La solicitud puede presentarse ante cualquier oficina del Registro Civil, y al momento de hacer la presentación el Oficial deberá informar al solicitante sobre los efectos jurídicos que importará la aceptación de la solicitud (art. 10). El Reglamento, a nuestro juicio vulnerando la ley, permite que la solicitud sea presentada por un representante (art. 3). Presentada la solicitud, el Oficial debe comprobar la identidad del solicitante, que no tenga vínculo matrimonial vigente y, si es extranjero, que haya inscrito su nacimiento en el Registro Civil chileno y acredite permanencia definitiva en el país (arts. 11 y 7). Luego, debe citar a una audiencia especial al solicitante y a dos testigos hábiles, todos los cuales deberán declarar, bajo promesa o juramento, que el solicitante conoce todos los efectos jurídicos que implica el acogimiento de la solicitud de rectificación de su partida de nacimiento, de todo lo cual el Oficial levantará acta.

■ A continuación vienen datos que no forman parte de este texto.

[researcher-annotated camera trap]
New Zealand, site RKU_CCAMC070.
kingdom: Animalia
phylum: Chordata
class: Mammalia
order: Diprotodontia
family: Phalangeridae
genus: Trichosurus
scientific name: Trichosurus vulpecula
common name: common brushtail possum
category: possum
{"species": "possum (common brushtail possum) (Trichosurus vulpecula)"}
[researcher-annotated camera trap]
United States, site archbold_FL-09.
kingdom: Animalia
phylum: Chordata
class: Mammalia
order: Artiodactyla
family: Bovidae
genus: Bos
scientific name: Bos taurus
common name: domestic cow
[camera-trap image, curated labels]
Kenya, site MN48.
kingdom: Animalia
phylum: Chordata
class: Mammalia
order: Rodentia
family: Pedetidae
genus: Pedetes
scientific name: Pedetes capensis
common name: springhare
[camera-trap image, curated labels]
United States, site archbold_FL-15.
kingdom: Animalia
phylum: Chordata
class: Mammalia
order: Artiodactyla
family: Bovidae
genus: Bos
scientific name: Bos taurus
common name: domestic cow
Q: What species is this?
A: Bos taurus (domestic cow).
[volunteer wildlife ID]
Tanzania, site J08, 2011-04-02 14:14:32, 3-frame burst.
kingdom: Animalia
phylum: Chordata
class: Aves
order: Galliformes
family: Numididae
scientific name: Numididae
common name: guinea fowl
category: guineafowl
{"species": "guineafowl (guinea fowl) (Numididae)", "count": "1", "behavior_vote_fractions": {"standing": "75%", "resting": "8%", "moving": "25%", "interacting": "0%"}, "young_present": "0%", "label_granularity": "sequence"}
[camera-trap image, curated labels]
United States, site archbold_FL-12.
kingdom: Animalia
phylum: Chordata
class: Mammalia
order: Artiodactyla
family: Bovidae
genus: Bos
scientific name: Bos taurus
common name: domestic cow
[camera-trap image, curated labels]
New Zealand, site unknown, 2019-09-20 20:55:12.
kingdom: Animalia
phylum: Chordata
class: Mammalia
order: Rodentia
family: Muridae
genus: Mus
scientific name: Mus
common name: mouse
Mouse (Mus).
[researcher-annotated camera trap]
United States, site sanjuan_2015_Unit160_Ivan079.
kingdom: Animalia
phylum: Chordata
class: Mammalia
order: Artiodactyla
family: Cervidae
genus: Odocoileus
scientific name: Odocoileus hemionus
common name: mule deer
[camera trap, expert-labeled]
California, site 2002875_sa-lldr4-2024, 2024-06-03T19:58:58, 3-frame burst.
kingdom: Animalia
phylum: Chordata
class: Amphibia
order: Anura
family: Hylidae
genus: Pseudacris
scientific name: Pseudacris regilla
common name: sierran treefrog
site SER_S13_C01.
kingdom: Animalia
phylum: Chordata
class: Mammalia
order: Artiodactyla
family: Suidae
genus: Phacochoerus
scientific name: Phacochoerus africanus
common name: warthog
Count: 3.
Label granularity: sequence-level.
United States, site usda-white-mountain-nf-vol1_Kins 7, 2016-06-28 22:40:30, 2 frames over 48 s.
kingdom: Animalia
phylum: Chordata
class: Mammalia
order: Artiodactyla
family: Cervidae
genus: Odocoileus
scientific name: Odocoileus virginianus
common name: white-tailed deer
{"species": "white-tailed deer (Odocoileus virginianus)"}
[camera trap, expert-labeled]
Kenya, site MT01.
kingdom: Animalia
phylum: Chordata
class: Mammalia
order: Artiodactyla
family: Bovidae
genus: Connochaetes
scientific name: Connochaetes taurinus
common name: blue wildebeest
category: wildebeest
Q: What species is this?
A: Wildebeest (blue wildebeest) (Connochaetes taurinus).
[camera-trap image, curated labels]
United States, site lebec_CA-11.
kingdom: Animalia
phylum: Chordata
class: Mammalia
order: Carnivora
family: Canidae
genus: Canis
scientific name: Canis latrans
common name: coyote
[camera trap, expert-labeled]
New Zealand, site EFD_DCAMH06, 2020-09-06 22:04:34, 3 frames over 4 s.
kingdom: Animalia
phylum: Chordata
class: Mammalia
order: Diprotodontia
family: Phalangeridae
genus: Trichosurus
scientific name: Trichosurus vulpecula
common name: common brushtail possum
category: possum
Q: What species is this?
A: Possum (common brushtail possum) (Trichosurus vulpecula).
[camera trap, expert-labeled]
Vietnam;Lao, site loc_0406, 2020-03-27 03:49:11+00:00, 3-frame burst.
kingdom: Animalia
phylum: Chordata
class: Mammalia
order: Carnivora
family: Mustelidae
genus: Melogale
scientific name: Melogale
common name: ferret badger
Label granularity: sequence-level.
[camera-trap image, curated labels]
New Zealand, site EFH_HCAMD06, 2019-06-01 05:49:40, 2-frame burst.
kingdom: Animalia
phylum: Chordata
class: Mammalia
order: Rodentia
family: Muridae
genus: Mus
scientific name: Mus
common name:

Con esa documentación, el Director Nacional del Registro Civil, en el plazo de 45 días, debe emitir una “orden de servicio” fundada por la que acoge la solicitud, la rechaza o la declara inadmisible. Se declarará inadmisible si se trata de una persona menor de 18 años o con vínculo matrimonial vigente. El rechazo sólo procede si no se ha constatado la identidad del solicitante o por no haberse verificado la declaración del solicitante y los testigos en conformidad a la ley (art. 11). El Reglamento agrega que “se comprenderá en el primer supuesto [que el solicitante no haya acreditado su identidad], entre otros, el hecho que una misma persona registre dos o más inscripciones de nacimiento que alteren su estado civil” (art. 5 inc. 3º), pero no se entiende bien a qué se refiere; quizás a que ya se habían hecho dos rectificaciones de sexo anteriores, por lo que esta tercera solicitud sería improcedente o que tenga dos inscripciones de nacimiento una con subinscripción matrimonial y otra sin ella.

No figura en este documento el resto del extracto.